Obiettivo - Traduci in inglese questa frase del testo su Ichi the Killer: «Kakihara, nel corso del film, si lamenta spesso di non trovare nemici all’altezza del suo autolesionismo.»

======== Testo fornito

Orgia
visionaria di sangue e violenza, deliziosamente inverosimile ed efferato fino
all’estremo, Ichi the Killer è tra le
opere più famosee anomale di Takashi Miike,
prolifico autore che abbiamo conosciuto per la versatilità e disinvoltura con
cui è in grado di spaziare dal genere storico (13 Assassini) ai drammi familiari più bizzarri (Visitor Q).
Il
film ci presenta le vicende di Kakihara, sicario e luogotenente (piuttosto
pittoresco) al soldo di Anjo, padrino di una gang di yakuza. Kakihara ha, tra
le altre stranezze, la caratteristica di essere mentalmente disturbato.
L’irragionevolezza, anzi la demenza di molte delle sue mosse, rivelano infatti
un unico movente: il masochismo, elevato a metodo filosofico oltre che sessuale.
“Non c’è amore nella tua brutalità” rimprovera al membro di una gang rivale che
lo sta picchiando selvaggiamente. Kakihara, nel corso del film, si lamenta
spesso di non trovare nemici all’altezza del suo autolesionismo. Parallelamente,
e intrecciata alle bizzarre vicissitudini di Kakihara, seguiamo la storia di
Ichi, adolescente timido e problematico dalla personalità pericolosamente
scissa. Nonostante l’aspetto dimesso e impacciato, infatti, Ichi è colto spesso
da accessi transitori ma incontrollabili di ferocia (a cui si abbandona sempre,
peraltro, con un’improbabile tuta da supereroe). Manovrato dal cinico Jiji –
uno Shinya Tsukamoto in ottima forma (come sempre) – Ichi rappresenta il
contraltare, il negativo di Kakihara: è tanto brutalmente sadico quanto quest’ultimo
è masochista.

================
======== Sezione materiale

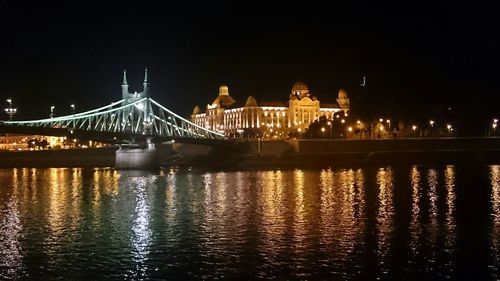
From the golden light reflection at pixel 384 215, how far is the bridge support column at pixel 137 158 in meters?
21.7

================

Soluzione - Over the course of the film, Kakihara often complains that he cannot find enemies equal to his self-harm.